Fifty years on: Sunday, 23rd May 1976

An AI-imagined House Dining Hall

(Sedbergh, Age 14)

No band practice (brass band, not rock and roll)

Sunday Chapel: compulsory.

I asked the elderly priest who taught Latin about the Colts A’s

Swim: do a mere eight lengths (200m) and stop. I asked someone to look out for Colt D’s.

Lunch: Our table was joined by the Housemaster’s wife and their teenage daughter. We’re dressed in our Sunday best and are supposed to be on our best behaviour. Mary doesn’t speak to anyone, but she whispers to her Mum – nickname is ‘Ma Lips’. Ben manages to speak to her; he’s 13. I think she’s 12 or 13. Chalky is not impressed. His girlfriend talks all the time. 

Project Centre: I’m making a wooden cassette rack and salad servers. Both are wonky, but they work, so what? So I care. I feel like a caveman. Though he wouldn’t have had cassettes.  

Doss: My afternoon summarised. Dossing requires skill – it’s active drifting, such as: kitchen hatch for snacks, kicking a ball against the side of the House, trying to play a tune on my flute while standing on one leg, sitting for too long on the bog, delving through books in the library, contemplating running off to join the RAF.

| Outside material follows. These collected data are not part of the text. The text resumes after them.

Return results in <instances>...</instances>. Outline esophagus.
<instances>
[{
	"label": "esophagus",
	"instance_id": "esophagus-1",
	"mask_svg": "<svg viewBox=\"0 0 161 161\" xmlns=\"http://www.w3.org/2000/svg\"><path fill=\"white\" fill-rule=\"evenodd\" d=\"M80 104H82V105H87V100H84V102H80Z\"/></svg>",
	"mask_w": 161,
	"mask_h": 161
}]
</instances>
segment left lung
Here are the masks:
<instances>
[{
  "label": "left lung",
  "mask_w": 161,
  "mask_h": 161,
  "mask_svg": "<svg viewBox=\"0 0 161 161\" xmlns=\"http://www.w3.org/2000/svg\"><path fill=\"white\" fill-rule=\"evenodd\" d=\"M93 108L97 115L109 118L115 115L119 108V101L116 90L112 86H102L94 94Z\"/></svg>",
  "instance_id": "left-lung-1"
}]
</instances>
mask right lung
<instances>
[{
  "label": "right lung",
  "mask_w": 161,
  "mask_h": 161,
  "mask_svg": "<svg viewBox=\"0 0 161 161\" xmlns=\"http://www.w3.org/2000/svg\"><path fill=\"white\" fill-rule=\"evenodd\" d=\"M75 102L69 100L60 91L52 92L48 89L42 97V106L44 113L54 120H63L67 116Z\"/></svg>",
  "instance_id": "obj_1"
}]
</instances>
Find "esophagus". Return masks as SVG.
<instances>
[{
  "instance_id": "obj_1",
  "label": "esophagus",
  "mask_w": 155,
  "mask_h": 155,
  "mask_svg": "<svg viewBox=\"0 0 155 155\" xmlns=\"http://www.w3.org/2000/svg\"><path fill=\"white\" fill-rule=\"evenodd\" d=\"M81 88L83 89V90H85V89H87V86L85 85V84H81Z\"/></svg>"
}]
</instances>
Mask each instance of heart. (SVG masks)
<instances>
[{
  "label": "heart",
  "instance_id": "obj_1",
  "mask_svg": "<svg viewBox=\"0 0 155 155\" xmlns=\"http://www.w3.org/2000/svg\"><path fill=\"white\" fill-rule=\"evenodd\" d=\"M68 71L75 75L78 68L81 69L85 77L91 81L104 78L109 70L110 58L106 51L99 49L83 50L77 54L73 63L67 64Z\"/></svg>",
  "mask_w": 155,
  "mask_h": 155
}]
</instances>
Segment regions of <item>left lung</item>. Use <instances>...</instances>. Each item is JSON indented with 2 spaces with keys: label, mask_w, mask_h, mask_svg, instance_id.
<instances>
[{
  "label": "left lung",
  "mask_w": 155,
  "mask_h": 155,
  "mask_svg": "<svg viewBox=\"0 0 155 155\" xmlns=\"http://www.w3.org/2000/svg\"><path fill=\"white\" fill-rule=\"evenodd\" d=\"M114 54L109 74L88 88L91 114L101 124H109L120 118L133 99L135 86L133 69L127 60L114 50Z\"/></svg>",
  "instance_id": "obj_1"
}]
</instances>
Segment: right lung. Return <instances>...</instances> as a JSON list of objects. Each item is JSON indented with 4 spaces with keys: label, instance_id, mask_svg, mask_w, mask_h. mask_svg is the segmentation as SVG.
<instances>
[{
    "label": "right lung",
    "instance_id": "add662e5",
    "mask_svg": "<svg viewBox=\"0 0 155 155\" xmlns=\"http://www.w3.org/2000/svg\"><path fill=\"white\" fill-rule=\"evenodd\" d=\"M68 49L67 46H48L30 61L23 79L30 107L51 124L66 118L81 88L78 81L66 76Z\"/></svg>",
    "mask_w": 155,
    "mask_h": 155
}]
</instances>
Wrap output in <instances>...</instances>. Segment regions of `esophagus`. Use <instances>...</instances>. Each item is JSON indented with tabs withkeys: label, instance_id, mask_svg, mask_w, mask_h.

I wouldn’t call boarding school life’ fun-packed’, but it is supposed to keep us busy and out of trouble. 

Afternoon Film: Lord Jim. A Religious message about redemption. Sentimental. I thought it was good.

Design: L.Pracks. (any idea? I don’t.

I’m reading “He and She,” a sex education book for teenage boys, published in 1958 and written by Kenneth C. Barnes, who was born in 1903.

I can’t fathom why I’m reading it. Had I stumbled upon it in the House library? Was it required reading? As a Quaker, he may have been approved reading. Who knows?

Barnes had been a biology teacher at Bedales in 1930. I’m not sure how that helps. How the bits fit is the end of it, not the beginning and the middle.

The author aimed the book at older teens and young men in their twenties. It is 1976, not the 1950s – things have moved on; the School and the teachers in it have not.

From “He and She”, I was supposed to learn the following about sex; I am quoting directly:

“Young people have to go their own way, learn their own lessons from their own mistakes … to make their own honest judgements … as each situation (in an intimate relationship) is always a new situation in which you have to use your own judgement.

I found sentiments such as this appealing: “The good experience leaves no guilt; it is supremely satisfying; it can be thought of afterwards with a sensual relish, yet as having given something deep and lasting to one’s life.”

On a more mature level, (sexual intimacy) is a “Part of family life … and getting to know each other.”

However, I am learning on page 48, “that some boys do experience sexual intercourse while they are still at school, perhaps through having found the sought-after girl who is not properly looked after at home and is therefore loose and uncontrolled in her behaviour.”

I rather think this kind of girl appealed to me, rather than put me off! I wonder if it was by way of some kind of education on life that Mum had me read David Niven’s memoir The Moon’s a Balloon, in which he lost his virginity, in his teens, I think, to a Soho prostitute. Not that I planned to do that.

The mind boggled. The bed jiggled. My mind went into overdrive. 

A boy from our House plays the school organ in Powell Hall. We are supposed to be impressed. Why play with your own organ when the School has a bigger one?